Ни одна из смертей не произвела такого впечатления на людей в корпусе, как смерть одного литовца, который месяца четыре пролежал с нами. Литовцев вообще было много на перпункте. Тут встретились две волны массового выселения из Литвы: в 1941 году и в 1944-м — перед войной и после изгнания немцев и повторного захвата страны. Во всех корпусах котласского перпункта умирали литовцы. Этот был — железнодорожник из-под Каунаса, человек средних лет, очень солидный, производивший впечатление мирного обывателя. Он еще был довольно крепок, и во время санобработки вызывался добровольно мыть больных. Он был неразговорчив крайне и держался с флегматическим достоинством человека, знающего себе цену. По ночам иногда он просыпался, садился на койке и смотрел пред собой как каменный по часу, потом сходил к печке закурить (днем курение в корпусе строго преследовалось нашим доктором) и без слова возвращался на место. Смерть этого человека была для нас неожиданностью. Он опух как-то сразу, умер стремительно, в несколько дней. Умирал он мучительно и без всякого достоинства: кричал высоким детским голосом, которого никто от него не ожидал слышать, и наполнил всю палату своей агонией. Другие умолкали пред смертью, у этого произошло обратное: молчал всю зиму, уходил в себя, а в последние часы — поднял шум. Весь день он громко бредил, выкрикивал и пел. Он пел пред смертью, он умирал с песнями. До сих пор звучит в моих ушах этот крик его:
Литовцы в корпусе сказали мне, что это значит: «Литва моя, Литва моя!» На всех нас произвело впечатление, что этот человек так тосковал, умирая, по родной стране — не один из нас вспомнил, что есть и у него родина, которой, может быть, не суждено ему увидеть.

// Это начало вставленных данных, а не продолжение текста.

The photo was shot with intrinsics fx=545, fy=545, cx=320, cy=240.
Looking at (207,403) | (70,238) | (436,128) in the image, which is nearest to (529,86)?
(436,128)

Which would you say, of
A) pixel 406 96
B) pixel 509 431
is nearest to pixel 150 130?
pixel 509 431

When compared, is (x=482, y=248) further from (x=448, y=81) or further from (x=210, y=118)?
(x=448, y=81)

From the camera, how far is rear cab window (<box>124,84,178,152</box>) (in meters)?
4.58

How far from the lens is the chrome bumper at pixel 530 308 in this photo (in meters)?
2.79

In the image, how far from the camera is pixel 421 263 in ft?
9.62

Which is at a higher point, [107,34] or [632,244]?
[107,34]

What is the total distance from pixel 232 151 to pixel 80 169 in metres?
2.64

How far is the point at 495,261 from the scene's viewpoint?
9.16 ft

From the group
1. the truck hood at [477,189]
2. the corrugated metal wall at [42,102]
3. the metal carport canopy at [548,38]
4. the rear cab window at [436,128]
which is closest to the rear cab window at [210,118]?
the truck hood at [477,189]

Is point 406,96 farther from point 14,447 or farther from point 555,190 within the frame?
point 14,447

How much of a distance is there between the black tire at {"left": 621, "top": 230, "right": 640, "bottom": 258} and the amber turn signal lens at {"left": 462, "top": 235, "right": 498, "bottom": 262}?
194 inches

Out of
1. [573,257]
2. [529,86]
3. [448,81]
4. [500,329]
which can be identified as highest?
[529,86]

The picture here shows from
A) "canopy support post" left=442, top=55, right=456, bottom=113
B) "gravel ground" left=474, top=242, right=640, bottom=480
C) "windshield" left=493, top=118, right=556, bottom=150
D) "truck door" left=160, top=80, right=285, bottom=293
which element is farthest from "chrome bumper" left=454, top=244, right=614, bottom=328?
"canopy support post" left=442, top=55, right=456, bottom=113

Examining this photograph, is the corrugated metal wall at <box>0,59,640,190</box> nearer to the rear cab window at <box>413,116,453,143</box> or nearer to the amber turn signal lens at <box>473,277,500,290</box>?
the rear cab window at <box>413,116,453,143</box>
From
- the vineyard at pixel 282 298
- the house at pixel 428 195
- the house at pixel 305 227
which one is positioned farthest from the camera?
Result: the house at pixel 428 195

На первой койке при входе в палату — против койки Попова — лежал отец Серафим. Ему было за 70 лет, он выглядел как библейский патриарх, с широкой белой бородой и длинными седыми волосами до плеч, которые с одной стороны были заплетены в косичку, чтоб не мешали. Отец Серафим был архимандрит и настоятель одной из московских церквей. Должны быть люди в Москве, которые знают о нем больше моего. Он, очевидно, не сумел ужиться с властью и был отправлен в лагерь уже при новом курсе на сближение с церковью. На.следствии его спросили — почему он молился за царя до революции, а за членов Политбюро не молится? Отец Серафим ответил, что готов молиться за членов Политбюро, когда они будут ходить в церковь.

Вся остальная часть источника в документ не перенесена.